## Task set
[1] Answer these questions from the stiffened panel temperature passage, one answer a line, marked (a), (b), (c):
(a) At what time did deformation start in region II?
(b) What was the highest temperature of region IV before the deformation?
(c) What maximum temperature did VII C reach?
[2] For each statement below, say yes or no according to the stiffened panel temperature passage, and quote the words that decide it:
(a) Region III begins to take part in plastic deformation at 33.6 s.
(b) The temperature of region VI fell throughout the whole process.
(c) The temperature drop in region II is greater than that in region I.
[3] Please carry on the stiffened panel temperature passage from the point where it stops.

## Given text

Figure 4. Temperature history at different positions of the EAPBed Ti2AlNb-based alloy stiffened panel: (a) I; (b) II; (c) III; (d) IV and VI; (e) V; and (f) VII.
With the progress of deformation, the temperature at the top of the rib decreases rapidly, the middle decreases slowly, while the web increases slowly. The overall temperature trend of region II is similar to region I; the deformation started at 31.1 s, and the temperature at the beginning of deformation is 607.3 °C at A, 579.6 °C at B, and 570.6 °C at C. The temperature drop in region II is lower than that in region I because the deformation time is short.
Region III begins to participate in plastic deformation at 33.6 s, and the temperature at the beginning of deformation is 529.7 °C at A, 520.9 °C at B, and 486.7 °C at C, and the temperature drops less than 72.8 °C during the deformation process.
Before the deformation, the highest temperature of region IV is 402.7 °C, and the temperature drops by 83.6 °C during the whole deformation process. The temperature of region VI continued to rise during the whole process, up to 769.6 °C.
Region V and VII maintained TA < TB < TC throughout the whole process, and the temperature of region V continued to rise before 36.1 s (596.3 °C at A, 544.0 °C at B, and 519.0 °C at C), then dropped rapidly after 36.1 s, and the cooling rate of A was the fastest while C was the lowest. Before 18.6 s, the temperature of VII A continued to rise to 386.8 °C, then dropped rapidly and slowly rose to 237.8 °C; the temperature of VII B quickly rose to 482.7 °C and then slowly rose to 530.1 °C; and the temperature of VII C kept rising until the maximum temperature of 720.1 °C.

## Data extract
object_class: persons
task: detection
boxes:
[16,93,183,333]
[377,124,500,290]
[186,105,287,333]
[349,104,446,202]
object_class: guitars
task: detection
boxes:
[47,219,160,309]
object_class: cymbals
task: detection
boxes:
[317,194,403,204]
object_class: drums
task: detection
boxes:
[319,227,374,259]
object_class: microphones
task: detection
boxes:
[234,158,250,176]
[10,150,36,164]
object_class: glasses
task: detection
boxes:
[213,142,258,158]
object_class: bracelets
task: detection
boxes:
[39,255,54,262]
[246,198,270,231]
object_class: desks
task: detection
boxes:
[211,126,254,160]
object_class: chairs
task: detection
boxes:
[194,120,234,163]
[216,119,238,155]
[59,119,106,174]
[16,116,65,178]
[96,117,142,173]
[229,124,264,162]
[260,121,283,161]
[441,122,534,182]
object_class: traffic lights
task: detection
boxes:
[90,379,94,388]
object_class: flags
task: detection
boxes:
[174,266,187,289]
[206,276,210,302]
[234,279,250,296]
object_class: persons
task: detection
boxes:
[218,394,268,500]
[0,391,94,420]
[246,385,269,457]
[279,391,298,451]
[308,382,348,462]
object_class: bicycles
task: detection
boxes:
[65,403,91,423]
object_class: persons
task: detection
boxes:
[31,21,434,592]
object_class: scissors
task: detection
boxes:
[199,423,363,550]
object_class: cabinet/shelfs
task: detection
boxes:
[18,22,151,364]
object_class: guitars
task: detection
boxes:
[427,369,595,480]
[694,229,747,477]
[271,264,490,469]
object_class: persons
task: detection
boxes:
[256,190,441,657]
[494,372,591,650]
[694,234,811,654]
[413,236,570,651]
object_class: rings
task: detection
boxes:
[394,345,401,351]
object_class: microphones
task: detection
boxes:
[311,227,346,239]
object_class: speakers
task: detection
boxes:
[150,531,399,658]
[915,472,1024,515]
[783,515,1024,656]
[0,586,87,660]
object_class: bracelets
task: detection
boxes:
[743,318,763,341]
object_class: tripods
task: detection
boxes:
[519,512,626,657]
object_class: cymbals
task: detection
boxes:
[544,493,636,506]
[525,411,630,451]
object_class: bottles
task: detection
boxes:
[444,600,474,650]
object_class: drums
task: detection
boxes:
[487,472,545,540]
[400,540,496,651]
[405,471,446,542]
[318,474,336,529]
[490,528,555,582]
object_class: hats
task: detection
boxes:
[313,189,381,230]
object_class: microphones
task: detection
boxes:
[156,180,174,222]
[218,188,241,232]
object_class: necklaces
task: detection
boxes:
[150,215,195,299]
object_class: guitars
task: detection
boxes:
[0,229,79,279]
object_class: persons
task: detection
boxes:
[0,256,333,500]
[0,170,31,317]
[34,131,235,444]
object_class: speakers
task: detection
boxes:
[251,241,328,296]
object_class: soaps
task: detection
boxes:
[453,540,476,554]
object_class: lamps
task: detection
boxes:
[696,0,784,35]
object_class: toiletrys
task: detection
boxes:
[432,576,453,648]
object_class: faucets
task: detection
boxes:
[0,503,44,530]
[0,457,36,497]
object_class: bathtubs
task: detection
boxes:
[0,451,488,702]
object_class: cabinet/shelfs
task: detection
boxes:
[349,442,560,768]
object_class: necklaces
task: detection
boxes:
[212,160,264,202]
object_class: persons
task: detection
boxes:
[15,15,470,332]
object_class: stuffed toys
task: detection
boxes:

## Answers in order
[1]
(a) 31.1 s
(b) 402.7 °C
(c) 720.1 °C

[2]
(a) Yes: "Region III begins to participate in plastic deformation at 33.6 s"
(b) No: "The temperature of region VI continued to rise during the whole process, up to 769.6 °C."
(c) No: "The temperature drop in region II is lower than that in region I because the deformation time is short."

[3]
3.3. Mechanical Behaviors

Table 2 shows the microhardness (HV0.3) of the initial material and different locations in regions I to VII. It can be seen from the table that after deformation, the Vickers hardness values of region I~III have the same distribution law along the height direction of the rib, with the highest at the web, and the lowest at the top of the rib. The hardness values of region I and II decreased after deformation, while region III increased significantly. The hardness value of region IV is slightly higher than that of the initial state while region V~VII is slightly lower than the initial state. Combined with the equivalent strain distribution in Table 1, it can be found that the hardness changes significantly in the region with larger equivalent strain. In the region V~VII, there is almost no deformation distribution, and the hardness value fluctuates less.
Table 2. Microhardness (HV0.3) of initial state and different positions of the EAPBed Ti2AlNb-based alloy stiffened panel.

3.4. Microstructure Evolution

Figure 5 shows the metallographs of region I~VII. In the metallograph, the equiaxial structure with high contrast is the bulk α2 phase, while the structures with low contrast are the B2 phase and the O phase. It is not easy to distinguish the B2 phase and the O phase in the metallographs due to the magnification. As can be seen from Figure 5, equiaxed block α2 phase in region I~VII is distributed uniformly inside the B2 phase matrix and regularly at the grain boundaries. The volume fractions of α2 phase in region I, II, and III are 3.7 ± 0.5%, 4.0 ± 0.4%, and 3.9 ± 0.5%, and the size is 3.21 ± 0.11 μm, 3.37 ± 0.21 μm, and 3.35 ± 0.17 μm, respectively. Compared with the initial structure, the volume fraction of the α2 phase in region I~III decreased significantly, and the size decreased by 3.9~8.5%. The volume fractions of the α2 phase in region IV~VII are 8.61 ± 1.1%, 8.47 ± 0.5%, 8.63 ± 0.4%, and 8.52 ± 0.5%, respectively. The dimensions are 3.57 ± 0.12 μm, 3.49 ± 0.08 μm, 3.62 ± 0.11 μm, and 3.50 ± 0.13 μm, respectively. Compared with the initial structure, the volume fraction and size of the α2 phase in region IV~VII have no significant change.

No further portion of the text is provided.